» Prompt
Please pick out every line in the rows below that contains the word "face" and copy each of those lines.

(Stored items)
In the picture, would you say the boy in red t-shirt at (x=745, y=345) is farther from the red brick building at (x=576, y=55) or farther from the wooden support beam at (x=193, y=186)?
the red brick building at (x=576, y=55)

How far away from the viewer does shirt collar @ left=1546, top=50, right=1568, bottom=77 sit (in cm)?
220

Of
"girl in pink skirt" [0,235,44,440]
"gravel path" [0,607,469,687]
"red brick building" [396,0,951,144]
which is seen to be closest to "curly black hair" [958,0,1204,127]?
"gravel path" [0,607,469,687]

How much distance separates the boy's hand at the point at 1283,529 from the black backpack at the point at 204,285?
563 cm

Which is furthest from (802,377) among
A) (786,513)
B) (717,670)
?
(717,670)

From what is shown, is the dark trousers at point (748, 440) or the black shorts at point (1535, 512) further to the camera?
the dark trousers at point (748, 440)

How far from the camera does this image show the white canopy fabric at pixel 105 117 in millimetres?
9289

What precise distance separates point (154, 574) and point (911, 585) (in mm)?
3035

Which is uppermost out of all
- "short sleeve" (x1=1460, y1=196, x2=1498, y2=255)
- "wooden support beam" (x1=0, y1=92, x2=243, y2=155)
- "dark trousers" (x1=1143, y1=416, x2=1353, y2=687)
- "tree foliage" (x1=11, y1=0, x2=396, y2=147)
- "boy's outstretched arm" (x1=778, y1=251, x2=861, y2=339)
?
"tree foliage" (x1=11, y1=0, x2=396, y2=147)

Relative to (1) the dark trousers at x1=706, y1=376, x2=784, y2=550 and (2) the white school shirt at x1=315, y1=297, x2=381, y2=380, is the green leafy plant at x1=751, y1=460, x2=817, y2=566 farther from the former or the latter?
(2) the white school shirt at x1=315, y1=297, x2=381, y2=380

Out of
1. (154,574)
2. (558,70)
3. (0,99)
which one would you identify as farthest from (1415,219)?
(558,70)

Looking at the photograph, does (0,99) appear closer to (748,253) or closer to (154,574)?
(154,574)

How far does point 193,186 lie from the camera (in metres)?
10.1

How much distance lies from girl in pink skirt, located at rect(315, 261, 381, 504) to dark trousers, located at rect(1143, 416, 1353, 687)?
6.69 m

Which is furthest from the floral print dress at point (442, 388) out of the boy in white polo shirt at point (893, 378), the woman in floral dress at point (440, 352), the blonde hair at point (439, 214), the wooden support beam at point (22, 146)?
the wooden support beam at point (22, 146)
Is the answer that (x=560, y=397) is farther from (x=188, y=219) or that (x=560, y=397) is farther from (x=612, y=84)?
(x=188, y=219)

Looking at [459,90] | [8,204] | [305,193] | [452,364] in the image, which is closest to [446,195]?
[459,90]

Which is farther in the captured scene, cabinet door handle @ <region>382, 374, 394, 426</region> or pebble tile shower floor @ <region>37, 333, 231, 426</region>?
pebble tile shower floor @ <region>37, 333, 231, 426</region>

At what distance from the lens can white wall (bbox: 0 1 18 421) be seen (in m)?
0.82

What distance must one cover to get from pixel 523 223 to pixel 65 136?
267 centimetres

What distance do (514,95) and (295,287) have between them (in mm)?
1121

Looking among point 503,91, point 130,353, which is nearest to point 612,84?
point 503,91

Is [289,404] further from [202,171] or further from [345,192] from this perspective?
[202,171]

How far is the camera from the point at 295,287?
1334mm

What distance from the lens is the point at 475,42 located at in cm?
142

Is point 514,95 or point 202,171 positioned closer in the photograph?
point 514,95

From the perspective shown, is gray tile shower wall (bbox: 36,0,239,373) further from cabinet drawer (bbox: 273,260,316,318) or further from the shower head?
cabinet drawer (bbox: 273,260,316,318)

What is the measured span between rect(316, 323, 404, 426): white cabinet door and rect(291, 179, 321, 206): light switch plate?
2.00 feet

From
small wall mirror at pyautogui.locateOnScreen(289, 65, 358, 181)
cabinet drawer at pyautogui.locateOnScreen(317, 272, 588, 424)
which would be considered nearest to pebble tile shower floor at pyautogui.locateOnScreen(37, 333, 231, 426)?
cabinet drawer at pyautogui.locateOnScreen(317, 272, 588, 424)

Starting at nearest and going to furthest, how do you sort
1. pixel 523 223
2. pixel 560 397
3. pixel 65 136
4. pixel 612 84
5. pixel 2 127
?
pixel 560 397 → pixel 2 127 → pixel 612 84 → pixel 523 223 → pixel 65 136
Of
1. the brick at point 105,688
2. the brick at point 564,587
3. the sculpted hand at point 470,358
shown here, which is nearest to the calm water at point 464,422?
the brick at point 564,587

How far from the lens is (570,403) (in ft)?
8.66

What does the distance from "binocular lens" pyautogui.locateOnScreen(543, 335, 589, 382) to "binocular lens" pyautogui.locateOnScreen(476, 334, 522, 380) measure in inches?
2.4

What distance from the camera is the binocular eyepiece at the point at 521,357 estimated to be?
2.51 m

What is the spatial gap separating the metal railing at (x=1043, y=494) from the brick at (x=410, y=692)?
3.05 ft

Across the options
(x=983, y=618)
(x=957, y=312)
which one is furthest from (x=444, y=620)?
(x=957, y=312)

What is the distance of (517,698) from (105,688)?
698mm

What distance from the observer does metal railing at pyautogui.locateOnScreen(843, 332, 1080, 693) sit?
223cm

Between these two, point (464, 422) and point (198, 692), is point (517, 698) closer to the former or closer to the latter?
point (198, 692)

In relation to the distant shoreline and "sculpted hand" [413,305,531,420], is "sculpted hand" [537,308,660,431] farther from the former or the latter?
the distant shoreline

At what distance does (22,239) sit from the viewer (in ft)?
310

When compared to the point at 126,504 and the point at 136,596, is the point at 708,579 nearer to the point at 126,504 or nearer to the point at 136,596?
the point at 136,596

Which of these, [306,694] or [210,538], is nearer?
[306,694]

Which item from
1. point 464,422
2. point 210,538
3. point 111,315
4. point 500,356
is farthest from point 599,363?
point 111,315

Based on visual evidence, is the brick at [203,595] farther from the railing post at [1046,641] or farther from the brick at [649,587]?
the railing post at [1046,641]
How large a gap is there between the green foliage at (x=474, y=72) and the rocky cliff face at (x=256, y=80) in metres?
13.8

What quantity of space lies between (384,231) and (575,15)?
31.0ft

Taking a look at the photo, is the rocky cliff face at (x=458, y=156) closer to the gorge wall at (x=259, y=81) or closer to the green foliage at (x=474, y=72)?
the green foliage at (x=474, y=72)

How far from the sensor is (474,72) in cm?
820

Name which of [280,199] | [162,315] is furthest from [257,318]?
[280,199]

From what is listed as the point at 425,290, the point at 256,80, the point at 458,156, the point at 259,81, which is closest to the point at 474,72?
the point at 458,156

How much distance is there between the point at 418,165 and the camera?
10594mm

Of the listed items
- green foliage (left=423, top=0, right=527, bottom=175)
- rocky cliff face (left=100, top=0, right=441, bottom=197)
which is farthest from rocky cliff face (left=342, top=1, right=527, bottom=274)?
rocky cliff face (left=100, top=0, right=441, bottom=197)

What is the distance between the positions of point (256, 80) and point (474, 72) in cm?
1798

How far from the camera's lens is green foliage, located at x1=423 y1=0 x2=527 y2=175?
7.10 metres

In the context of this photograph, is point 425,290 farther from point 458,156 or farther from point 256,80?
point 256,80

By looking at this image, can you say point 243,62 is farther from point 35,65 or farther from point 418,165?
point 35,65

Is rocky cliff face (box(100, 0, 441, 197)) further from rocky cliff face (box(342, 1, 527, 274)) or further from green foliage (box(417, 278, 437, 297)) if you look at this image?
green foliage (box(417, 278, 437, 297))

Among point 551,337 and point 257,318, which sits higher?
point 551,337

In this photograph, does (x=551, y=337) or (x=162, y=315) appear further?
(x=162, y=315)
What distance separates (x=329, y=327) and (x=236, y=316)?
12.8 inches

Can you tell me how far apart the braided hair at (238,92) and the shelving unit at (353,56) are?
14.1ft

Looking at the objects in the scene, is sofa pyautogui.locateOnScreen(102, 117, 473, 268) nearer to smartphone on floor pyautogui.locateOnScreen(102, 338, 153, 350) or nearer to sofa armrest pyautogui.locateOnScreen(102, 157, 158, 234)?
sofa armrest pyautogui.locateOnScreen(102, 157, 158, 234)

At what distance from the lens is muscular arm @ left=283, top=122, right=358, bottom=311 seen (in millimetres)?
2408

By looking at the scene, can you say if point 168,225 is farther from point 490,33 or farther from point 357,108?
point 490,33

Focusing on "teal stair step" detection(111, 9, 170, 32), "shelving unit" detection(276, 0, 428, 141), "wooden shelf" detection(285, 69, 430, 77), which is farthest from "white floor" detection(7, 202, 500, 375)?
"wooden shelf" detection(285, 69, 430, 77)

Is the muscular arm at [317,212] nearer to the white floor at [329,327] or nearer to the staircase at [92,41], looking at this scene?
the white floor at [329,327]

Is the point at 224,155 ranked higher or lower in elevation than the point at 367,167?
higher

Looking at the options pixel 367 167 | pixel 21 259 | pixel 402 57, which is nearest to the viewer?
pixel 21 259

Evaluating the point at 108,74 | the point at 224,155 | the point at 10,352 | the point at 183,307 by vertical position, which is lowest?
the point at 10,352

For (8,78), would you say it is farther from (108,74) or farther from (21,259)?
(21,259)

» Worked solution
How large a gap is there between the green foliage at (x=474, y=72) and the rocky cliff face at (x=256, y=80) in metres?
Taking a look at the photo, is the rocky cliff face at (x=458, y=156) closer to the gorge wall at (x=259, y=81) or closer to the green foliage at (x=474, y=72)?
- rocky cliff face (left=100, top=0, right=441, bottom=197)
which is farthest from rocky cliff face (left=342, top=1, right=527, bottom=274)?
rocky cliff face (left=100, top=0, right=441, bottom=197)
Is rocky cliff face (box(100, 0, 441, 197)) further from rocky cliff face (box(342, 1, 527, 274)) or further from green foliage (box(417, 278, 437, 297)) if you look at this image?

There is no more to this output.